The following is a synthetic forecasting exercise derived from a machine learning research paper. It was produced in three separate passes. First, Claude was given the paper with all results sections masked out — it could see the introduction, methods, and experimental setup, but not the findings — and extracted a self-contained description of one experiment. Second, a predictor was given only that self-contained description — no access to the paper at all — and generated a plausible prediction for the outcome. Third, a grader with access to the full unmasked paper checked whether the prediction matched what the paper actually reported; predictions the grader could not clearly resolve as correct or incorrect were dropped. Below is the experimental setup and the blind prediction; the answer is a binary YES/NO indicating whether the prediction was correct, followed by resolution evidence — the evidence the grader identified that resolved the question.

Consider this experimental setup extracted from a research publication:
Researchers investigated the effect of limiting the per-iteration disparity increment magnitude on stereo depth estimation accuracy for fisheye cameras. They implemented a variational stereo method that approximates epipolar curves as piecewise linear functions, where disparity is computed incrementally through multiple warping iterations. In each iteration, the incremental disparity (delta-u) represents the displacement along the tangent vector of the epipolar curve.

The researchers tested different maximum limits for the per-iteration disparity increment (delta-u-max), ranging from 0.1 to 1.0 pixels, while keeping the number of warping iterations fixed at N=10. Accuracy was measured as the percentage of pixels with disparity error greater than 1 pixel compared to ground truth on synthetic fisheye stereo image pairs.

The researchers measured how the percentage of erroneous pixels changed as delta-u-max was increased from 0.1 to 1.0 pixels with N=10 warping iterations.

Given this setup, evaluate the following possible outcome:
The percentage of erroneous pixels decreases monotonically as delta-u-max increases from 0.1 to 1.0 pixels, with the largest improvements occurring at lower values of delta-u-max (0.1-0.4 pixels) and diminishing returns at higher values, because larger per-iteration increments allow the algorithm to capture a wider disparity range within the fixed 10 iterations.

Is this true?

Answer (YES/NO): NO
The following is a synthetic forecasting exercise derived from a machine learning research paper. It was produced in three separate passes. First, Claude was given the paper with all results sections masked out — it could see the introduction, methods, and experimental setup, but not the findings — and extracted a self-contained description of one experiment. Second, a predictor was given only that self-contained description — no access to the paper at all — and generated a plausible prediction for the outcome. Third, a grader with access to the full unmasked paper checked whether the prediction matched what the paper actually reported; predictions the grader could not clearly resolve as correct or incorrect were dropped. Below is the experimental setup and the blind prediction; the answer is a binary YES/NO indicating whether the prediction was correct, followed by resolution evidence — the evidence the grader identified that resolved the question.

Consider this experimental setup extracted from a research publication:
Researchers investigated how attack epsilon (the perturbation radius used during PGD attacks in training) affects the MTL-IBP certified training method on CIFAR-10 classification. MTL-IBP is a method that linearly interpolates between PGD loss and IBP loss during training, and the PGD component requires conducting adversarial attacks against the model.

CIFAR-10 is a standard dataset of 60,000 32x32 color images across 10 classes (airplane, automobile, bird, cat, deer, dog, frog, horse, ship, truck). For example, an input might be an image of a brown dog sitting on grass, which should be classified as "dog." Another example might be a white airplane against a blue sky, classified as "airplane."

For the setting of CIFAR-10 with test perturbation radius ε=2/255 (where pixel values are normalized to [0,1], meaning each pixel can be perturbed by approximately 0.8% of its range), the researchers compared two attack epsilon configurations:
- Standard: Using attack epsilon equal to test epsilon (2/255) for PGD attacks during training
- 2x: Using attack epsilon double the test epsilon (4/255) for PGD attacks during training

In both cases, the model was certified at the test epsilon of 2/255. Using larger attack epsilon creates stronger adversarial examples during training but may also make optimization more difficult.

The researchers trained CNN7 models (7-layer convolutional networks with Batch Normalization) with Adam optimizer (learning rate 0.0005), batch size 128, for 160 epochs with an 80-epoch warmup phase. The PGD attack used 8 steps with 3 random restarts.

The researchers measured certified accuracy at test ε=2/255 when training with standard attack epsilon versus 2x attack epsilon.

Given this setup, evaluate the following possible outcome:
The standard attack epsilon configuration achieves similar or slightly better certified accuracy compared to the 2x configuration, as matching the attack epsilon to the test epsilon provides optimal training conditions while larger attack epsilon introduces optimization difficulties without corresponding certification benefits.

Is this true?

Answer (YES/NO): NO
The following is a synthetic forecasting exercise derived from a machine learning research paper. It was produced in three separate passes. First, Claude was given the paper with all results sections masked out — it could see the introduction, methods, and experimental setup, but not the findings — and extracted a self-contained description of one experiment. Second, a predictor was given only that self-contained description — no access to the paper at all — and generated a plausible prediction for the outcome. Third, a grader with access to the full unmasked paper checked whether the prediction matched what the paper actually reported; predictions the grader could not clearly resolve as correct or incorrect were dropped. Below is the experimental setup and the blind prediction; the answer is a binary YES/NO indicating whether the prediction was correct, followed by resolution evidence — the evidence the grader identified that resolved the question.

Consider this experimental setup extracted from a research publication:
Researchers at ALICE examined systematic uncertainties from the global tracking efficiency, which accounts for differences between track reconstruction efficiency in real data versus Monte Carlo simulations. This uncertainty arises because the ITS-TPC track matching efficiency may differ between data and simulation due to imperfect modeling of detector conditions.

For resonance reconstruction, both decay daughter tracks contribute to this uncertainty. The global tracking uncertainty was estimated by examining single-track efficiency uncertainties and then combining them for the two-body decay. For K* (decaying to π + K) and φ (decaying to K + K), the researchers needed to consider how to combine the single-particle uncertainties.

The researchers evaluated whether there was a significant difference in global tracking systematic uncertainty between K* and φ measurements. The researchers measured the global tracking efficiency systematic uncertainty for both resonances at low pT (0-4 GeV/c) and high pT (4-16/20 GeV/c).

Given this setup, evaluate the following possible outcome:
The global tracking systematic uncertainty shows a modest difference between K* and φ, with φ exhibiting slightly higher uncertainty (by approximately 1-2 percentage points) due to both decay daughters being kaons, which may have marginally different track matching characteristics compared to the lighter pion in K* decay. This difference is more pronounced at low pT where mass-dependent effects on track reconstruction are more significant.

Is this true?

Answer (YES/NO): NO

━━━

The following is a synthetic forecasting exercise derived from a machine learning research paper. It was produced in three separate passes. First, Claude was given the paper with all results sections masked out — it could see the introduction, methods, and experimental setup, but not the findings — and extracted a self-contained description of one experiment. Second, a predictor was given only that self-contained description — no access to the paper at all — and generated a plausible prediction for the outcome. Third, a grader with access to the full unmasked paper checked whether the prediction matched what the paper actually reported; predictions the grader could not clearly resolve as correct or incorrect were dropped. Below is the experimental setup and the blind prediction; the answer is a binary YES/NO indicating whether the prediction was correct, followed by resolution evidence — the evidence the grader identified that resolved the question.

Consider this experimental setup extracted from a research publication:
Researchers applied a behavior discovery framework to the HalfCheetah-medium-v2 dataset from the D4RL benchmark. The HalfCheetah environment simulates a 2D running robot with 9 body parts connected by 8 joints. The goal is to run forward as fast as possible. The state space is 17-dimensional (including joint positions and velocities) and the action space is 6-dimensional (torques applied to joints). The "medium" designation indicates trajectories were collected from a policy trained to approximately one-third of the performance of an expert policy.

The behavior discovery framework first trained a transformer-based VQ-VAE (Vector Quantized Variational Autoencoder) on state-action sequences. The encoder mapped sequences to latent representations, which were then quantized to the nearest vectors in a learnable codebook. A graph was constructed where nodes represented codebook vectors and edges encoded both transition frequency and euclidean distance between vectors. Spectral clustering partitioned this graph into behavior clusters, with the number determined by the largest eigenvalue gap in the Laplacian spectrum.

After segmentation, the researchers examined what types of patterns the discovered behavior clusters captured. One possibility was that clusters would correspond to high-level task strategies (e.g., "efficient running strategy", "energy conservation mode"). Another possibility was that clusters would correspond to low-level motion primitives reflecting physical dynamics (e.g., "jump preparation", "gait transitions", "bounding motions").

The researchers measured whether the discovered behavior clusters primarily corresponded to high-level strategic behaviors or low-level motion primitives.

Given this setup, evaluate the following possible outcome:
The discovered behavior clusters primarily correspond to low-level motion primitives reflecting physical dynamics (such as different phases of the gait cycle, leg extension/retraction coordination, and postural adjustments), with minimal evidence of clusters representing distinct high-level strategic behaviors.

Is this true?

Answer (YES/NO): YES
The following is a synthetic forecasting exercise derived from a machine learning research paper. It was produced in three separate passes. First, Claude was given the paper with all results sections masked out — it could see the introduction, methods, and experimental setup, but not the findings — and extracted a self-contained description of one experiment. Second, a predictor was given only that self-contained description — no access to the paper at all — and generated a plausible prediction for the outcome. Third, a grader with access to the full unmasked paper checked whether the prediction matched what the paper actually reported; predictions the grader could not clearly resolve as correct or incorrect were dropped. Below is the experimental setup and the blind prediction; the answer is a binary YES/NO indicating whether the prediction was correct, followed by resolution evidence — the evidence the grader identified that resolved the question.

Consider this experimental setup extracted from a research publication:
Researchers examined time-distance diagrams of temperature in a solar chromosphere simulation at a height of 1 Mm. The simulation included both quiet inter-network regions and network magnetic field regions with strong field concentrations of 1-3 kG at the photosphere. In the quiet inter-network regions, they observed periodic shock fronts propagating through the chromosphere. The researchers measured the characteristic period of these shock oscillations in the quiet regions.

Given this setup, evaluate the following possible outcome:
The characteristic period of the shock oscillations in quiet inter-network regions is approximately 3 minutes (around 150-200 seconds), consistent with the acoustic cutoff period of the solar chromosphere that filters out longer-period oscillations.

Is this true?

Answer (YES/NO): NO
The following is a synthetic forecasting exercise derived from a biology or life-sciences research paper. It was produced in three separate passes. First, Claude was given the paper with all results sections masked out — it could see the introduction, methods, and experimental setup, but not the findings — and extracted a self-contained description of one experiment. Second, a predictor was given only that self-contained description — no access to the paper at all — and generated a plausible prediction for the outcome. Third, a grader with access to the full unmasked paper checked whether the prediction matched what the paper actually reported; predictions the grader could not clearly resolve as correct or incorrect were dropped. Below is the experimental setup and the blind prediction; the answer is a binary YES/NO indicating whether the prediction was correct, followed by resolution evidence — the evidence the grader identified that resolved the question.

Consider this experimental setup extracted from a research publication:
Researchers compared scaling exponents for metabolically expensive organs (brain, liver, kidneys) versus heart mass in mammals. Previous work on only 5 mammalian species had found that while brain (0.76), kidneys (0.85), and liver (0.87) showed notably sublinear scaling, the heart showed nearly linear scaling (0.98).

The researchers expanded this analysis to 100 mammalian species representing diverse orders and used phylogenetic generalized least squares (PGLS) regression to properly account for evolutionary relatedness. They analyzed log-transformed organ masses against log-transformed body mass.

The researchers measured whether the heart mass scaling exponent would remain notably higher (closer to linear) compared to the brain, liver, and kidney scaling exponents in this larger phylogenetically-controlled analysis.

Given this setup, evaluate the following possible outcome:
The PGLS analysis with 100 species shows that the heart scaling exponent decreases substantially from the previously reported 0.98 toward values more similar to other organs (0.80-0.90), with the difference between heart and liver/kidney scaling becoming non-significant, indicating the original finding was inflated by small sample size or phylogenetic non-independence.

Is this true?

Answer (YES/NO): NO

━━━

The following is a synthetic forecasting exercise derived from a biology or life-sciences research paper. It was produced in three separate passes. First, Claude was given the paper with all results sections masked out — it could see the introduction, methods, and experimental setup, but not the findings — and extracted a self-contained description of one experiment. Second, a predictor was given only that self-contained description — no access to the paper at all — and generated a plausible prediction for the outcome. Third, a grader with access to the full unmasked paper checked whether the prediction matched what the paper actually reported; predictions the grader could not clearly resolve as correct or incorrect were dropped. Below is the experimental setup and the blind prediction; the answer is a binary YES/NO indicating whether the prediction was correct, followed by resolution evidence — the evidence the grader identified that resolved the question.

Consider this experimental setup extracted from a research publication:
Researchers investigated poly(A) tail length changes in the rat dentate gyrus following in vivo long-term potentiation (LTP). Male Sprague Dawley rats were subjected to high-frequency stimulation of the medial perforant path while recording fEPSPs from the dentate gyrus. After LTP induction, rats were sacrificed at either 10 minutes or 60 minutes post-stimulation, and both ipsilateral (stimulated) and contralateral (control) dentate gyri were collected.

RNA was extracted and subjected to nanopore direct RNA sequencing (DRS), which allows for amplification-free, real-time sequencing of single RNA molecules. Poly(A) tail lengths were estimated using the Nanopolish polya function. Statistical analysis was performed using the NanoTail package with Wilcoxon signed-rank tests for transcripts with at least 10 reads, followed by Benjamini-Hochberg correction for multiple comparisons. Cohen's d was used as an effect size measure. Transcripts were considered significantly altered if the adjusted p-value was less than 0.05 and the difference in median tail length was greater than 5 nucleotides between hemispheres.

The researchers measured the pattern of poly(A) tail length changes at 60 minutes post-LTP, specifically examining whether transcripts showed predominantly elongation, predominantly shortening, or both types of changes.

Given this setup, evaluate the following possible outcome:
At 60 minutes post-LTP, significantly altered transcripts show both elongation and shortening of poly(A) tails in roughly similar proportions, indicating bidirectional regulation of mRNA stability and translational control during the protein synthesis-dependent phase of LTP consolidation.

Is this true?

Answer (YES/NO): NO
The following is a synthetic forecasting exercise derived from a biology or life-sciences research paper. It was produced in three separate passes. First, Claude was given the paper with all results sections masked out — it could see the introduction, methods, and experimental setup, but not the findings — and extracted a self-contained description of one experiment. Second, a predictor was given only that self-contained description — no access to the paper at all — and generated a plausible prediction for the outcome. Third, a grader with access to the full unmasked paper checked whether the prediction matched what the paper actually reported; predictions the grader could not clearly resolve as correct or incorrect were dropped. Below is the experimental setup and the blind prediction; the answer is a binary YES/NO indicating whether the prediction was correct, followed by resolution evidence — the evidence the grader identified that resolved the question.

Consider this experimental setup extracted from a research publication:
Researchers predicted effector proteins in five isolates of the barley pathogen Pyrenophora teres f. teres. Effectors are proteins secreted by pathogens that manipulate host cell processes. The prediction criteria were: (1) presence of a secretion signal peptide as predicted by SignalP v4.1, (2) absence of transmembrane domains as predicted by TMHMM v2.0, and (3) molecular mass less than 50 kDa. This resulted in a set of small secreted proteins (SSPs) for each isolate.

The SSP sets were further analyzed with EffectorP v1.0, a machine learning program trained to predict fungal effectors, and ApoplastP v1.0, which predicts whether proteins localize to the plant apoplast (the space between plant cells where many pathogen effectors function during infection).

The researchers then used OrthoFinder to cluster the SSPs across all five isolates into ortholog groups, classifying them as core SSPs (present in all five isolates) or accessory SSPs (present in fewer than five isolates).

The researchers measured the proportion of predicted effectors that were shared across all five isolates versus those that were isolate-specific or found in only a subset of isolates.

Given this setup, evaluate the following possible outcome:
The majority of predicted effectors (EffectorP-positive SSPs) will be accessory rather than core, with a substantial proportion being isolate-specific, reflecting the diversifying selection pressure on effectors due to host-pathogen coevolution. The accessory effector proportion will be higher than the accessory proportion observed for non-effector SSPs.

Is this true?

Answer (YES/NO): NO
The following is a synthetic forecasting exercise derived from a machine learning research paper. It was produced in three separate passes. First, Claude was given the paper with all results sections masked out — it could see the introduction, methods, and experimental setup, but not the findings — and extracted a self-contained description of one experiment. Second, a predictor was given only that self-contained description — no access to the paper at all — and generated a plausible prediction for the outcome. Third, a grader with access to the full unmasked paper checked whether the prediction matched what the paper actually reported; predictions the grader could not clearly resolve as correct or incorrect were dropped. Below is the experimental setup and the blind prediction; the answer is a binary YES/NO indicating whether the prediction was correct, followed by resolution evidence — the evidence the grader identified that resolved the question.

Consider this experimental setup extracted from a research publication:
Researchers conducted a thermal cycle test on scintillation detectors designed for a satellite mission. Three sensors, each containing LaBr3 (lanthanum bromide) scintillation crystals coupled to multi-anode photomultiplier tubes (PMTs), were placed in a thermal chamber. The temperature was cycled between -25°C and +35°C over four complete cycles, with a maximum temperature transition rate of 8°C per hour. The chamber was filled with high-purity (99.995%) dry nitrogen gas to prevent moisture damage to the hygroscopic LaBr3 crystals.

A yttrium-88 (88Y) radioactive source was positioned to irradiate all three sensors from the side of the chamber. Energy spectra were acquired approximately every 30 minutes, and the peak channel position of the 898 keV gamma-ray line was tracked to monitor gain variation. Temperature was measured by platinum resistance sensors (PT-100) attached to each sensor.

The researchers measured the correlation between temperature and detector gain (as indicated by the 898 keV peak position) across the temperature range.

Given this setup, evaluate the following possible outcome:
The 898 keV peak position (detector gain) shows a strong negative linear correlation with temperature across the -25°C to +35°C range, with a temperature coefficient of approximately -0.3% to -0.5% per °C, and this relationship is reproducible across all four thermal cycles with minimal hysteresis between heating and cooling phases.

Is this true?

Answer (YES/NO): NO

━━━

*Task directions*. Search the data for "notably". Copy every matching line.

*Expected answer*.
Researchers compared scaling exponents for metabolically expensive organs (brain, liver, kidneys) versus heart mass in mammals. Previous work on only 5 mammalian species had found that while brain (0.76), kidneys (0.85), and liver (0.87) showed notably sublinear scaling, the heart showed nearly linear scaling (0.98).
The researchers measured whether the heart mass scaling exponent would remain notably higher (closer to linear) compared to the brain, liver, and kidney scaling exponents in this larger phylogenetically-controlled analysis.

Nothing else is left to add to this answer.